Jean E. Thomson Black—
First published in 2011, Dignity: Its Essential Role in Resolving Conflict by Donna Hicks has become a perennial bestseller, paving the way for the release of a tenth anniversary edition and as well a sequel, Leading with Dignity: How to Create a Culture That Brings out the Best in People. Hicks, an associate at Harvard University’s Weatherhead Center for International Affairs, remains in high demand for her expertise and regularly speaks at seminars to share the invaluable lessons that Dignity has to offer, particularly within conversations surrounding diversity, equity, and inclusion.
Hicks developed Dignity because she felt her “understanding of conflict had a missing link.” Her experiences of nearly thirty years in the field of international conflict resolution had revealed that “violations to our sense of value and worth inevitably give rise to conflict.”1 She had learned that a person’s sense of worth was undermined when his/her/their dignity was violated. What she did not realize was how universal dignity violations are and how widespread.
She developed a new model for understanding dignity, its ten essential elements, the ten ways it can be violated, and how to heal relationships with dignity. These lessons are applicable across all aspects of #SpeakUP 2023. Even now, Dignity offers thought-provoking concepts, new points of view, and advocates for social change, and Leading with Dignity provides pathways to creating a culture in which everyone can thrive.
Hicks situates our understanding of dignity with respect to its evolutionary roots: What is it that can “punch a button” and make one feel humiliated without realizing such a reaction is part of our humanity? Dignity is “our inherent value and worth.” The “ten essential elements” she offers are acceptance of identity; inclusion; safety; acknowledgment; recognition; fairness; benefit of the doubt; understanding; independence; and accountability. The “ten temptations to violate dignity”2 are taking the bait; saving face; shirking responsibility; seeking false dignity; seeking false scrutiny; avoiding conflict; being the victim; resisting feedback; blaming and shaming others to deflect guilt; and engaging in false intimacy and demeaning gossip.
Through workshops, speeches, and presentations, as well as her two books, Donna Hicks has developed a following among a wide variety of institutions and communities. They include higher education (which has requested dignity leadership training); the U.S. State Department and other state, federal, and local offices or agencies; many businesses large and small, the healthcare professions; the United Nations; and numerous nonprofits and philanthropies (including several or more university presses) There has also been a notable response from the DEI community, some who have retitled their work as “dignity, equity, and inclusion.”
At one time or another, all organizations can struggle with relationships among their colleagues and wider communities, including university presses. The events of the last four or so years have affected us, our way of life, and our businesses: the COVID pandemic with the experience of going through lockdowns and vast changes in day-to-day practices and the wider effects of George Floyd’s persecution and death—these have led to heightened awareness of why diversity, equity, inclusion, acceptance, and belonging are essential. In 2023, Yale University Press developed its own response as a values statement:
Yale University Press is a community of professionals driven by intellectual curiosity and the pursuit of excellence. We are committed to fostering an environment that encourages healthy discourse and understanding that extends to the public sphere. We value one another both as individuals and for the contributions that move us toward our shared goals. Each of us strives to exemplify:
- Excellence: We endeavor to be our best selves and actively support each other to put forth the highest quality of work.
- Passion: We care deeply about our work and how it contributes to the collective mission of publishing important books.

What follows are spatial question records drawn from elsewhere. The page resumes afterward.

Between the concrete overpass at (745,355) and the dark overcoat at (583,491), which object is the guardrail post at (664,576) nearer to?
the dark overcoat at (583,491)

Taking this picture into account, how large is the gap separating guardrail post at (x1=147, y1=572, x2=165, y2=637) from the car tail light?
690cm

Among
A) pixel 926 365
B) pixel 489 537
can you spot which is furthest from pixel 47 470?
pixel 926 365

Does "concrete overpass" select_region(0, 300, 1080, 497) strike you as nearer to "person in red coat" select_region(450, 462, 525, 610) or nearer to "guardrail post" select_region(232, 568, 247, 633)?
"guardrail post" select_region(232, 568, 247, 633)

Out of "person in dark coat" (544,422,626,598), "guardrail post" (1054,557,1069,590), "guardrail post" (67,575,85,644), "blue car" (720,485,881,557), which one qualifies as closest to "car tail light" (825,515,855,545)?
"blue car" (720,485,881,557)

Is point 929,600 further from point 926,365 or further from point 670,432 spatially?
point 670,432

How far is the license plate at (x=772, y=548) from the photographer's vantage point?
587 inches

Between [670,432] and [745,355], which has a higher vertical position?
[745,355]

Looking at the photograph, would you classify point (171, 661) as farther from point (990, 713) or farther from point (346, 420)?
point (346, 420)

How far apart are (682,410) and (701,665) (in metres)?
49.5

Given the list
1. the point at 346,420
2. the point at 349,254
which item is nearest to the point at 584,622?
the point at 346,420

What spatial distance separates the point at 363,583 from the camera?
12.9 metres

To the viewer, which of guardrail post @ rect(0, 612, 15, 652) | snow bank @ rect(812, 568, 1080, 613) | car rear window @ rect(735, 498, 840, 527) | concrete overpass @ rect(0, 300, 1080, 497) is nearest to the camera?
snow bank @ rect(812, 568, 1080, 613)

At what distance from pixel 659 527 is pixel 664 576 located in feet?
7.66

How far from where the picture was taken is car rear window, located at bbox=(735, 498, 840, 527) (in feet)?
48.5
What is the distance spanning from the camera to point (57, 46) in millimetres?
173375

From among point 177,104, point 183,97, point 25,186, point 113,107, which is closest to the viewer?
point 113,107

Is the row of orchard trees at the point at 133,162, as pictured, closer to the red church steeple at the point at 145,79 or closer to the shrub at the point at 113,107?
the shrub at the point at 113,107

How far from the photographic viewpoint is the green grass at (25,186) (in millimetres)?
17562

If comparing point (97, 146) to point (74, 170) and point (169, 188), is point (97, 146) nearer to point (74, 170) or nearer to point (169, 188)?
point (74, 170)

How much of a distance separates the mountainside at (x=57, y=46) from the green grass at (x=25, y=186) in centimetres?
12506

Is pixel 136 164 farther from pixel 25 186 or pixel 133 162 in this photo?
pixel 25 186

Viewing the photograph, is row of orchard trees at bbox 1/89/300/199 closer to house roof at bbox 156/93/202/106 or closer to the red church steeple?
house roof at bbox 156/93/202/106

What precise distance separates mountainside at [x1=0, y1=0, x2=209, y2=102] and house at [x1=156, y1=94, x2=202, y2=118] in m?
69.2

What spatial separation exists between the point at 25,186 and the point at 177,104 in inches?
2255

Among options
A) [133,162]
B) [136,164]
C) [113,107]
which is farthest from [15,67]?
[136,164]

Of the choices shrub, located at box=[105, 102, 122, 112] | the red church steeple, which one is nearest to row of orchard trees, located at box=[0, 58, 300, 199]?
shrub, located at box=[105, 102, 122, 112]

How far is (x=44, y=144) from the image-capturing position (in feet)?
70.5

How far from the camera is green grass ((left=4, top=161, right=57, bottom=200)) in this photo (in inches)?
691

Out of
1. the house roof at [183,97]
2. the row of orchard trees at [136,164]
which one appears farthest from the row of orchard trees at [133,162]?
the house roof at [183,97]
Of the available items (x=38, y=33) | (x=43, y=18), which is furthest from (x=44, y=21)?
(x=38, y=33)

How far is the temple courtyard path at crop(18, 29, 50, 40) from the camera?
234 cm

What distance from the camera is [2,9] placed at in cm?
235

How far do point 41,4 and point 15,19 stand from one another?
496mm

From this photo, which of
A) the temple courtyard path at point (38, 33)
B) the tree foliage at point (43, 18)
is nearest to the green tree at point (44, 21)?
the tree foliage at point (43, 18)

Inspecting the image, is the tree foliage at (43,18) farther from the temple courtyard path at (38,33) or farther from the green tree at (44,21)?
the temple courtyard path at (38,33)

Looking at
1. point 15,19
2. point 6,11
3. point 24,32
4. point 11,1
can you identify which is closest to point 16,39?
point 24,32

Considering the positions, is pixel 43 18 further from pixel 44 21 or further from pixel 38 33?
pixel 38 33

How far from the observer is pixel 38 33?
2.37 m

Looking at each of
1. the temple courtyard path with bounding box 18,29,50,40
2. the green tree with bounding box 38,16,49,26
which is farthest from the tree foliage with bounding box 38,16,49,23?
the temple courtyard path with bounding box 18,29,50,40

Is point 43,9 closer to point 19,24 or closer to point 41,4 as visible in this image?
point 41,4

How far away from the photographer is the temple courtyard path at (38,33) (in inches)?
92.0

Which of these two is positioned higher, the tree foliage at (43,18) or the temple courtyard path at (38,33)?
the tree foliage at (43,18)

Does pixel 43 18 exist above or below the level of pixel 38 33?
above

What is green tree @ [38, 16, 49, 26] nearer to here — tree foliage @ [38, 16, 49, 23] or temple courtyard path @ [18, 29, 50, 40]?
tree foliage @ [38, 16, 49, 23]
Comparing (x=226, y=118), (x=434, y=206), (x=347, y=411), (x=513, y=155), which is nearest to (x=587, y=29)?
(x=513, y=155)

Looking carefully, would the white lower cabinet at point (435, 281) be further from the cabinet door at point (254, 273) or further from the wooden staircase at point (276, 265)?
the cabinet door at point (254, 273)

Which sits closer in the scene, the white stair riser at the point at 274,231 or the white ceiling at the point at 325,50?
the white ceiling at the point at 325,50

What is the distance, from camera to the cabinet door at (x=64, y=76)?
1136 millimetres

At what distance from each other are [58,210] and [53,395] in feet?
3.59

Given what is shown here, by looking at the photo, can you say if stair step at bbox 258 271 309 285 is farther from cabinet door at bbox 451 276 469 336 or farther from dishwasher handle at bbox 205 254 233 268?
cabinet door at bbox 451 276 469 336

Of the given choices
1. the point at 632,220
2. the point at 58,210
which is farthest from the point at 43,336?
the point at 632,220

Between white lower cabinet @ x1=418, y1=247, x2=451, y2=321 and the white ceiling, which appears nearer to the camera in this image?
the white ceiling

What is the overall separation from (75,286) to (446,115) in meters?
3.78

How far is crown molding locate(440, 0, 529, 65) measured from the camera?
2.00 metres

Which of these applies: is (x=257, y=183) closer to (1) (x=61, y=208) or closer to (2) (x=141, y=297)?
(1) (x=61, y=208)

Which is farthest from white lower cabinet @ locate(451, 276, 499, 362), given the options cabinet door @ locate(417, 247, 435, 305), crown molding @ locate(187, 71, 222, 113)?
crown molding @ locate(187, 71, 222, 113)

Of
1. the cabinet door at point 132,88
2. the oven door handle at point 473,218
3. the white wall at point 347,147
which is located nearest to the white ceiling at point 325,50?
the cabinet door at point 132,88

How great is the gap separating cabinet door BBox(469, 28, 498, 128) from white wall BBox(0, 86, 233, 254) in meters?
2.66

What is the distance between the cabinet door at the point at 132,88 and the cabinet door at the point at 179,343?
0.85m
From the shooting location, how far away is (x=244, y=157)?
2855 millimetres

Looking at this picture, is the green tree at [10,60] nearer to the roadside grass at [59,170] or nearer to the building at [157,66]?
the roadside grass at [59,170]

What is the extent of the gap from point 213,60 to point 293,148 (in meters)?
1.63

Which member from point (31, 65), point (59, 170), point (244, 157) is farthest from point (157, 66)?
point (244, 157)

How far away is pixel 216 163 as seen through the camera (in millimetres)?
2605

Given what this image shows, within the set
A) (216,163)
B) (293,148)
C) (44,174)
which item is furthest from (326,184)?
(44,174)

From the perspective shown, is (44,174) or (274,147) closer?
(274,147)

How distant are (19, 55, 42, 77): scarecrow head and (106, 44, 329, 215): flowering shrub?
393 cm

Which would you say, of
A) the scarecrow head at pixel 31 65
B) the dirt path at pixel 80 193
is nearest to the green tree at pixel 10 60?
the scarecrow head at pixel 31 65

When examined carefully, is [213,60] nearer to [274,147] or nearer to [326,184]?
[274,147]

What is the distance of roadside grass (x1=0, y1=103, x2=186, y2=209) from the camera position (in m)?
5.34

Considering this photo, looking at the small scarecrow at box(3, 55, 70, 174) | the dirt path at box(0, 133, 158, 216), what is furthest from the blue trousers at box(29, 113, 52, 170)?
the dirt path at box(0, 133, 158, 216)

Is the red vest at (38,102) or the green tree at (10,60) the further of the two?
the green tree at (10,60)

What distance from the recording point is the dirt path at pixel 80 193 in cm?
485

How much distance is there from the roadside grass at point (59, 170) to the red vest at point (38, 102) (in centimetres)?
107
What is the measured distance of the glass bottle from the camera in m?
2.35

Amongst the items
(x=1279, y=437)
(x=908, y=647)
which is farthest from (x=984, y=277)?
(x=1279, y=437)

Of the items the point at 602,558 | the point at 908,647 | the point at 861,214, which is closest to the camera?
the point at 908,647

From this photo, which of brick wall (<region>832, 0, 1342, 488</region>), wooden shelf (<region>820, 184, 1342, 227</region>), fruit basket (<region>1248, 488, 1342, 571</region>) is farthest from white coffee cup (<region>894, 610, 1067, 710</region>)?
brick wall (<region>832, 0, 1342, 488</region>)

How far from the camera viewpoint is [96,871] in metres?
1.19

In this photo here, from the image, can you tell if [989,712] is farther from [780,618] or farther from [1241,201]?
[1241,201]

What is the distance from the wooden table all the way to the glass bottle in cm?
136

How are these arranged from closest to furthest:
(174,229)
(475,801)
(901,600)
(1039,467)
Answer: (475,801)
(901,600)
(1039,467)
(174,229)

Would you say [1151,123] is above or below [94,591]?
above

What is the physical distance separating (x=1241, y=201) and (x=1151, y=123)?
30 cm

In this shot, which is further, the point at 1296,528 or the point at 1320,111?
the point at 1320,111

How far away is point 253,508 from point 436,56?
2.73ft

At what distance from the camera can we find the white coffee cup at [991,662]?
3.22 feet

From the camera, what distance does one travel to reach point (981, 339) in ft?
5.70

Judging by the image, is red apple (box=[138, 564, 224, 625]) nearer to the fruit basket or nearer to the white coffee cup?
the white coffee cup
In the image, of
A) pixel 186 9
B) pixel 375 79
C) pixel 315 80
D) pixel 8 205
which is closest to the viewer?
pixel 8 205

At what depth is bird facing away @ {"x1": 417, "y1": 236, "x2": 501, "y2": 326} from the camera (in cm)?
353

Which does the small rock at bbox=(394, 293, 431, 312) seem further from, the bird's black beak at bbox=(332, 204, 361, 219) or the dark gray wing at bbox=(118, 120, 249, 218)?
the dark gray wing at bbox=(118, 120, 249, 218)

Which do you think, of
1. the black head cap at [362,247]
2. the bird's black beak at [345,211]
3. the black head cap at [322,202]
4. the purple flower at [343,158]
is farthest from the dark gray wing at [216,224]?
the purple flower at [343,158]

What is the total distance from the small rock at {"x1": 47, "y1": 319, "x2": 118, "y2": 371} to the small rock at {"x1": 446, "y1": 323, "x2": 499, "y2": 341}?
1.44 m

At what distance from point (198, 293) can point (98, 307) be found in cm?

- Trust: We rely on each other, operate with integrity, and communicate transparently.
- Respect: We treat each other fairly and with dignity, remaining open to different perspectives.
- Kindness: We are considerate of one another and demonstrate a generosity of spirit in all interactions.
- Inclusivity: We seek a diversity of viewpoints and do not tolerate discrimination or harassment in any form.
In Leading with Dignity, Hicks offers “the three C’s”: “connection to our own dignity, to the dignity of others, and to the dignity to something greater than ourselves.”3 She provides a template dignity pledge for organizations struggling with relationship problems. The principles are that dignity, identity, leadership, people, relationships, the workplace, and conflict all matter. But ultimately, “at the heart of dignity is love.” Creating environments where people can flourish and develop is core to who we are, how we can thrive, and look forward to healthier futures.
1. Hicks, Donna, and Desmond Tutu. 2021. Dignity: Its Essential Role in Resolving Conflict. Tenth Anniversary Edition. Yale University Press.
3. Hicks, Donna. 2019. Leading with Dignity: How to Create a Culture That Brings out the Best in People. Yale University Press.
Jean E. Thomson Black is Senior Executive Editor for Life Sciences, Physical Sciences, Environmental Sciences, and Medicine at Yale University Press.